Kısa süre içinde çıkan yangınlar, imamın ve görgü tanıklarının anlattıkları, yaşananların tesadüfi olmadığı, AKP Hükümeti’nin terör örgütü diyemediği IŞİD’in Şii katliamına devam ettiği günlerde, sistemli bir saldırının yaşandığı anlaşılmaktadır. Söylenen sözlerin ve tehditlerin Başbakanlık koltuğunda oturan Recep Tayyip Erdoğan’ın geçtiğimiz günlerde bir cemaatin ne kadar kötü olduğunu belirtmek için söylediği “Şia’dan beter” sözlerine benzer olması dikkat çekicidir.
Erdoğan’ın “Nefret suçu” işleyerek söylediği sözler, “Siz Şiasınız, Caferisiniz. Biz sizi yakacağız” tehditlerine zemin hazırlamıştır. İslam’ı tersten yorumlayan, sapkın Selefi-Vahhabi anlayışı, Erdoğan’ın sözlerinden cesaret almaktadır. Sadece Erdoğan’dan da değil. Ortadoğu kan gölüne dönmüşken, Diyanet İşleri Başkanlığı Selefi-Vahhabi anlayışına tek söz söyleme, bu konuda halkı bilinçlendirme ihtiyacı duymamaktadır.

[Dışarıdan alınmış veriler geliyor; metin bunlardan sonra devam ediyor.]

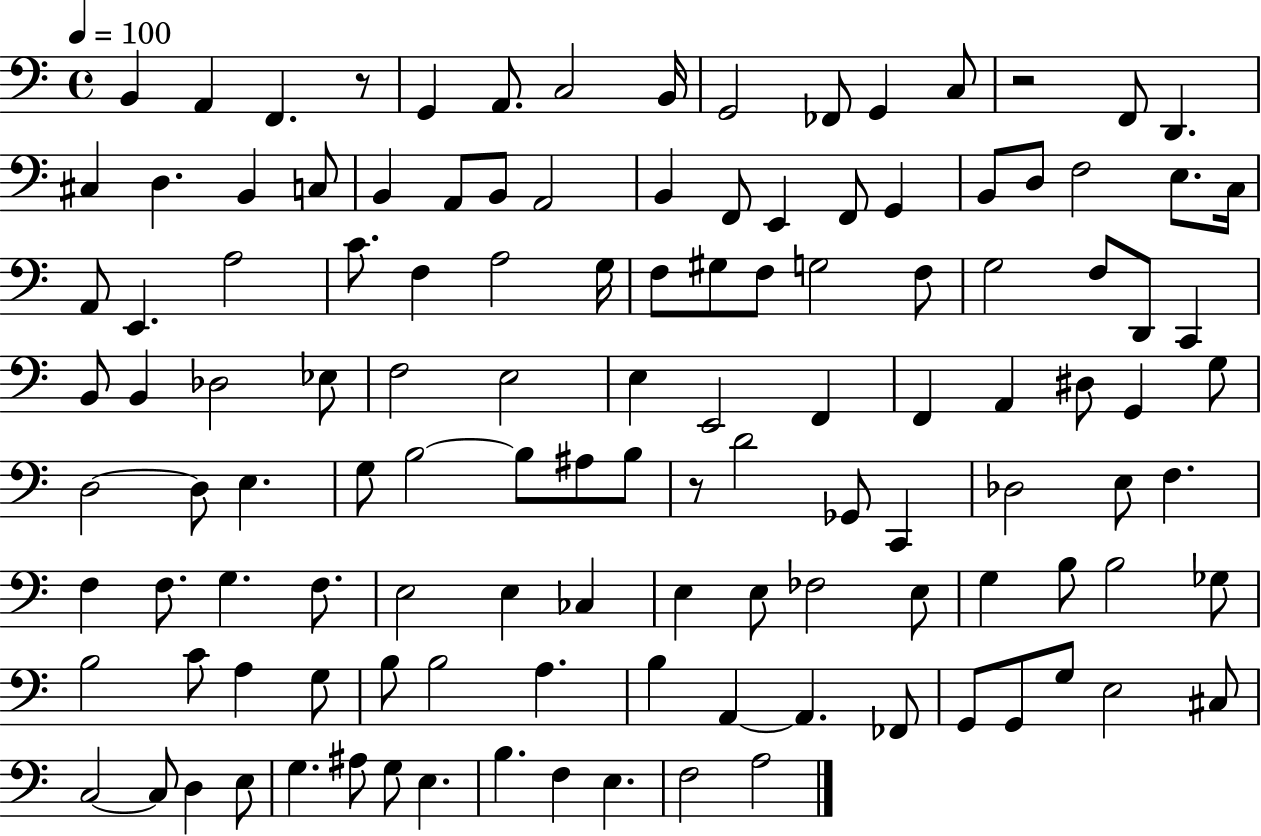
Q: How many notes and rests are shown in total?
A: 122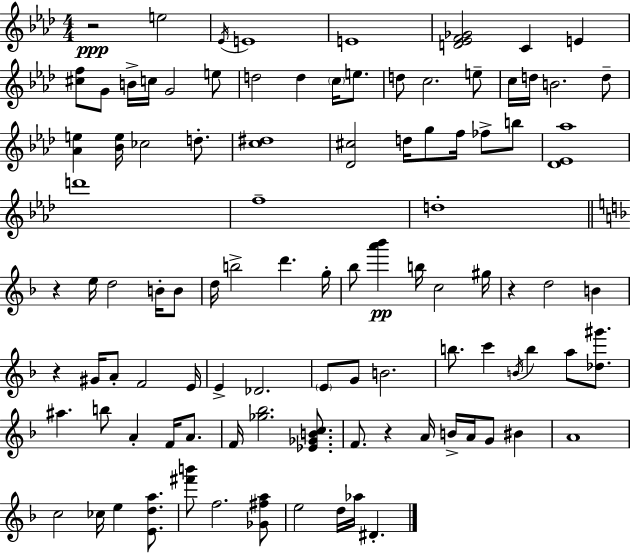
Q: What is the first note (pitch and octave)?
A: E5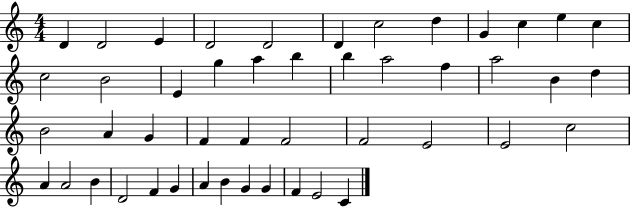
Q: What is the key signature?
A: C major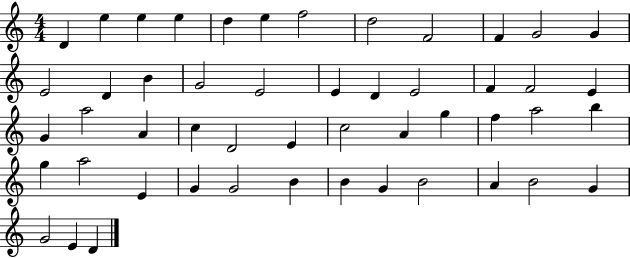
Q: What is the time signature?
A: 4/4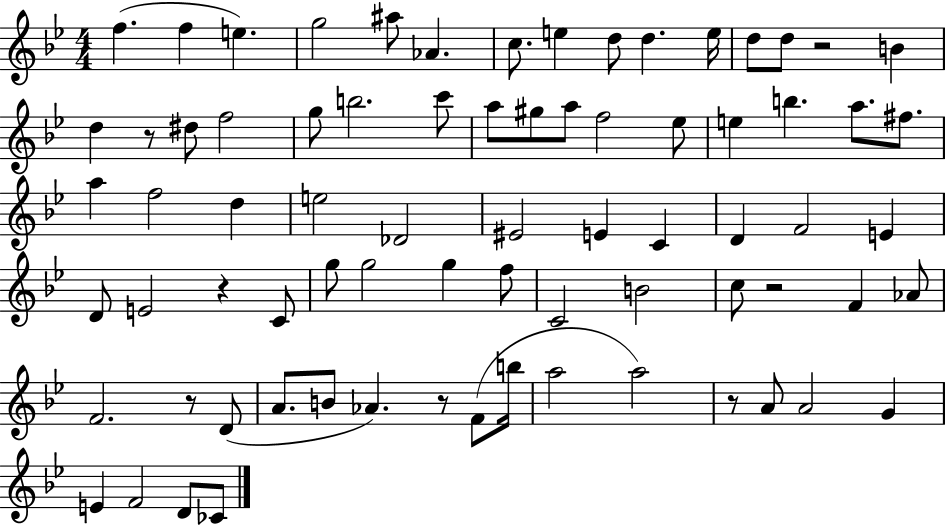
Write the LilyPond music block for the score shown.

{
  \clef treble
  \numericTimeSignature
  \time 4/4
  \key bes \major
  f''4.( f''4 e''4.) | g''2 ais''8 aes'4. | c''8. e''4 d''8 d''4. e''16 | d''8 d''8 r2 b'4 | \break d''4 r8 dis''8 f''2 | g''8 b''2. c'''8 | a''8 gis''8 a''8 f''2 ees''8 | e''4 b''4. a''8. fis''8. | \break a''4 f''2 d''4 | e''2 des'2 | eis'2 e'4 c'4 | d'4 f'2 e'4 | \break d'8 e'2 r4 c'8 | g''8 g''2 g''4 f''8 | c'2 b'2 | c''8 r2 f'4 aes'8 | \break f'2. r8 d'8( | a'8. b'8 aes'4.) r8 f'8( b''16 | a''2 a''2) | r8 a'8 a'2 g'4 | \break e'4 f'2 d'8 ces'8 | \bar "|."
}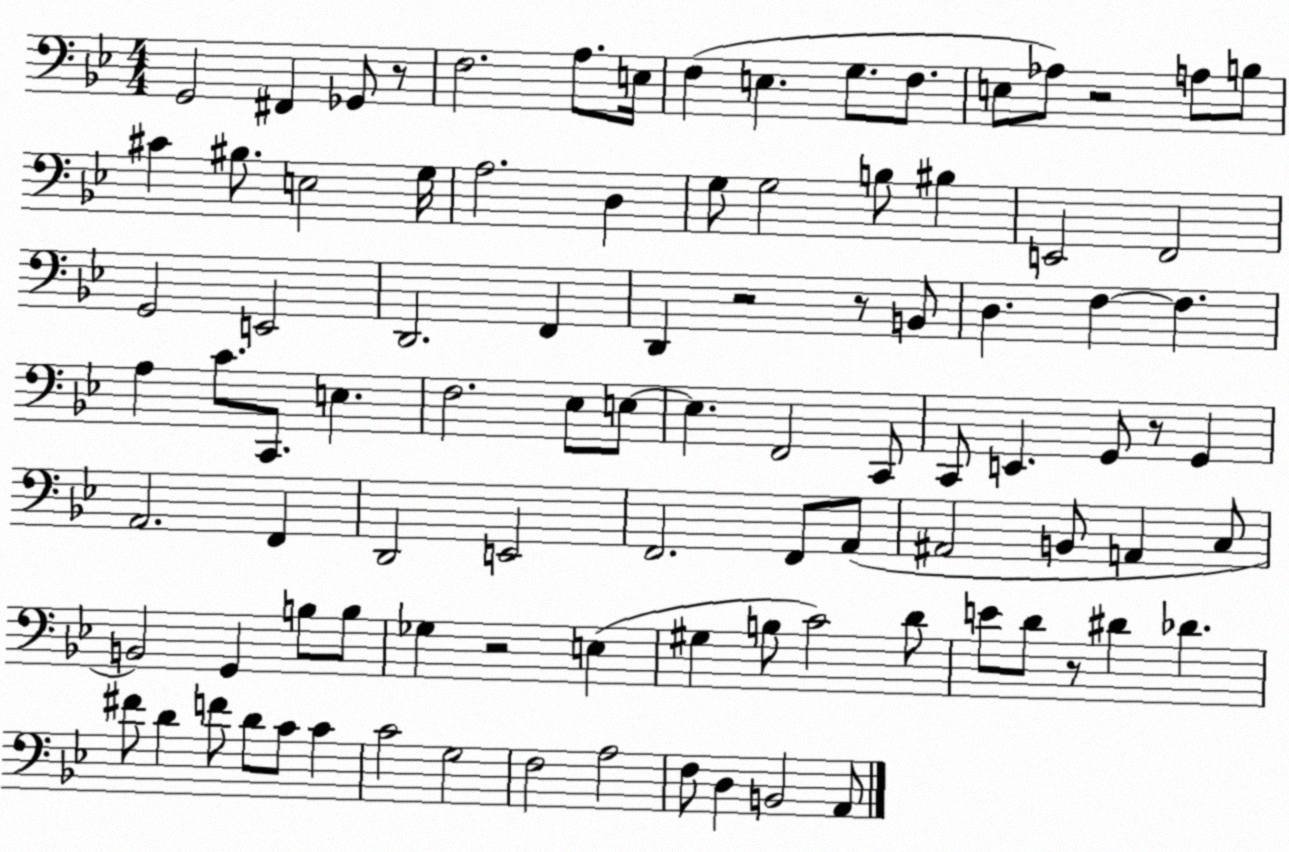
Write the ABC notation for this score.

X:1
T:Untitled
M:4/4
L:1/4
K:Bb
G,,2 ^F,, _G,,/2 z/2 F,2 A,/2 E,/4 F, E, G,/2 F,/2 E,/2 _A,/2 z2 A,/2 B,/2 ^C ^B,/2 E,2 G,/4 A,2 D, G,/2 G,2 B,/2 ^B, E,,2 F,,2 G,,2 E,,2 D,,2 F,, D,, z2 z/2 B,,/2 D, F, F, A, C/2 C,,/2 E, F,2 _E,/2 E,/2 E, F,,2 C,,/2 C,,/2 E,, G,,/2 z/2 G,, A,,2 F,, D,,2 E,,2 F,,2 F,,/2 A,,/2 ^A,,2 B,,/2 A,, C,/2 B,,2 G,, B,/2 B,/2 _G, z2 E, ^G, B,/2 C2 D/2 E/2 D/2 z/2 ^D _D ^F/2 D F/2 D/2 C/2 C C2 G,2 F,2 A,2 F,/2 D, B,,2 A,,/2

Suya sabuna dokunmayan sözler, ülkemiz provokasyonlarla mezhep savaşına sokmak isteyenlerin ekmeğine yağ sürmektedir.
Bu anlayış yeni mi? Elbette hayır! Dün Aleviler, bugün ise Caferiler hedef gösterilmekte, “yakılmaktan, katledikmekten” çekinilmemektedir. Esenyurt’ta yeni bir Sivas Madımak yaratmak istiyorlar.
Binlerce polis, onlarca TOMA, biber gazı ve copla Gezi Parkı’nı kapatan, işçilere-emekçilere bayramlarını zehir eden, AKP il binalarını; masum insanları sakat bırakmak, gözlerini çıkarmak ve hatta öldürmek pahasına koruyan polise, ülkemizi mezhep çatışmasına sokmayı ve karanlığa sürüklemeyi hedefleyen Vahhabi-Selefi zihniyetini engellemek için talimat verilmemesi tarihe not düşülmüştür. Allah korusun, yaşanacak bir kötü olayın sorumlularının kimler olduğu bellidir.
Basının Değerli Temsilcileri,
Binlerce yıldır; kardeşçe, barış ve huzur içinde yaşayan Alevi-Caferi-Sünni her kesimden yurttaşımız birbirine düşürülmek isteniyor. Bu işler IŞİD, El Kaide, El Nusra’ya silah göndermeye benzemez. İslam ile terörü yan yana getirmek isteyen, canlı insan kafası kesebilen, kadın ve çocuklara tecavüze fetva verebilen Selefi-Vahhabi anlayışına karşı Hükümet ve Diyanet İşleri Başkanlığı derhal net tavır almalıdır. Yapılanlara karşı bu kurumlar suskun kalıyorlarsa akla bir şey gelir: “Sükût ikrardandır!”